Exercise brief: Give the listing again in full and exactly, apart from its pictures.

(Listed entries Opens)

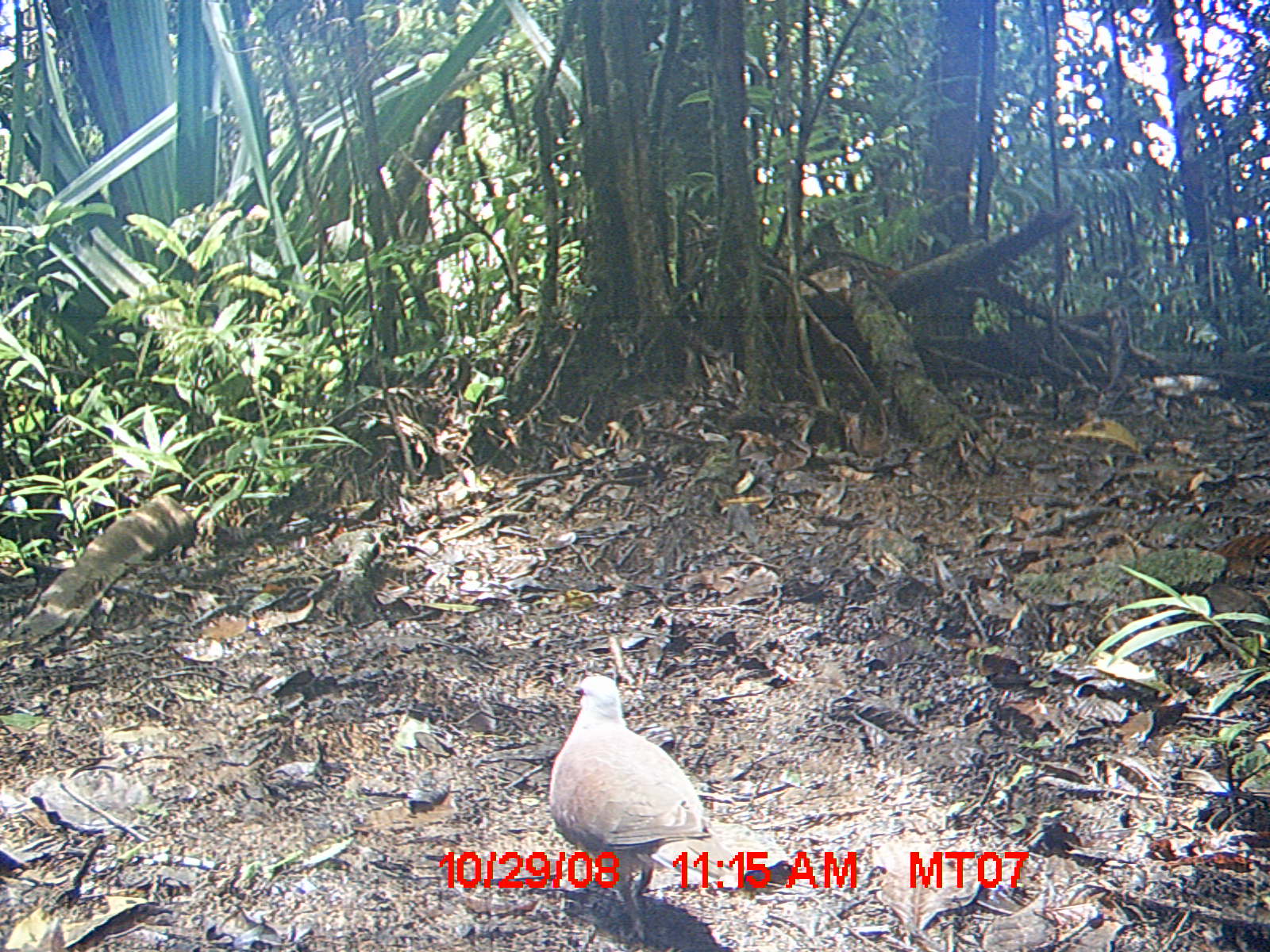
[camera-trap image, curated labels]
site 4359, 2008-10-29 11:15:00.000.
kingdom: Animalia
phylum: Chordata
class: Aves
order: Columbiformes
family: Columbidae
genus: Streptopelia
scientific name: Streptopelia picturata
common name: madagascar turtle-dove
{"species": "Streptopelia picturata (madagascar turtle-dove)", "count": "2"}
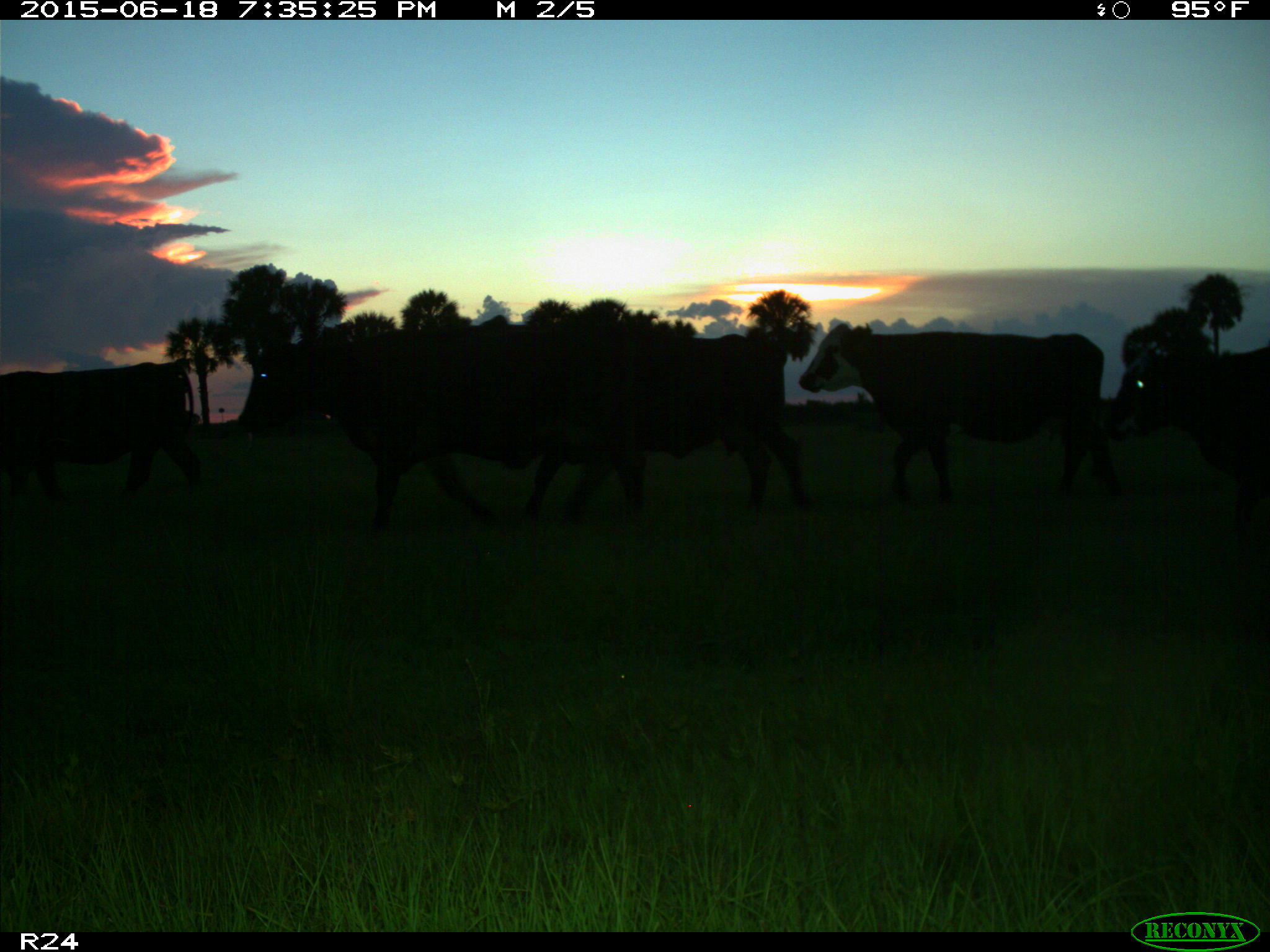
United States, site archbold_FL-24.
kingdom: Animalia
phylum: Chordata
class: Mammalia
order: Artiodactyla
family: Bovidae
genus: Bos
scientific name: Bos taurus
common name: domestic cow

(Listed entries Closes)

Solution to the exercise:
[camera-trap image, curated labels]
site 4359, 2008-10-29 11:15:00.000.
kingdom: Animalia
phylum: Chordata
class: Aves
order: Columbiformes
family: Columbidae
genus: Streptopelia
scientific name: Streptopelia picturata
common name: madagascar turtle-dove
{"species": "Streptopelia picturata (madagascar turtle-dove)", "count": "2"}
United States, site archbold_FL-24.
kingdom: Animalia
phylum: Chordata
class: Mammalia
order: Artiodactyla
family: Bovidae
genus: Bos
scientific name: Bos taurus
common name: domestic cow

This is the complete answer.